Warm oats with flax oil ? Wouldn't that destroy the good fat in the flax Jodi?


----------



## sara (Oct 8, 2003)

> _*Originally posted by chaznad1 *_
> now i always do add a tablespoon of PB which will end up lowering the value but i still want to know if theyre high incase i dont want to spike my insulin levels right after a w/o, when i do not consume fat


*You saying PB lowers the GI in the oats? *


----------



## Jodi (Oct 8, 2003)

> _*Originally posted by sara *_
> Warm oats with flax oil ? Wouldn't that destroy the good fat in the flax Jodi?


No it does not.  You can add flax to warm foods you just can't heat the flax.

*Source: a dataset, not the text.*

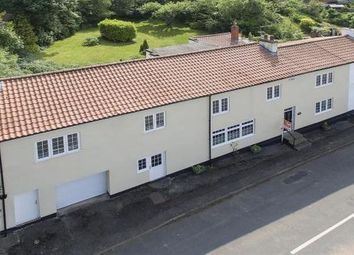 Thumbnail 5 bed property for sale in High Street, Gringley-On-The-Hill, Doncaster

Adding fat to any carb slows the burning of the carb.  so yes any fat including PB slows down digestion.


----------



## chaznad1 (Oct 8, 2003)

yup sarah , so basically if you choose to eat something a little high in the GI its not really a problem as long as you add a good source of fat in there too, no i am not saying a snickers bar is ok , although it is low in the gi( it is high in SAT fats , sugar and other refined carbs and lacks protein and other healthy nutrients ) 
what im saying is if you choose to eat a white potatoe or maybe some rice cakes or how about some white rice,, id more then recommend you to add a good source of fat  and youll be fine
i say this but i really do not go this route myself , i just stick to oats ,sweet potatoes, cottage cheese and veggies YUM,, BUT INCASE YOU DO GO THAT ROUTE !!!!!


----------



## sara (Oct 8, 2003)

> _*Originally posted by Jodi *_
> No it does not.  You can add flax to warm foods you just can't heat the flax.
> *and all this time I've been seperating the flax from my warm food. (especially the brown rice)*
> 
> Adding fat to any carb slows the burning of the carb.  so yes any fat including PB slows down digestion.


----------



## sara (Oct 8, 2003)

> _*Originally posted by chaznad1 *_
> yup sarah , so basically if you choose to eat something a little high in the GI its not really a problem as long as you add a good source of fat in there too, no i am not saying a snickers bar is ok , although it is low in the gi( it is high in SAT fats , sugar and other refined carbs and lacks protein and other healthy nutrients )
> what im saying is if you choose to eat a white potatoe or maybe some rice cakes or how about some white rice,, id more then recommend you to add a good source of fat  and youll be fine
> i say this but i really do not go this route myself , i just stick to oats ,sweet potatoes, cottage cheese and veggies YUM,, BUT INCASE YOU DO GO THAT ROUTE !!!!!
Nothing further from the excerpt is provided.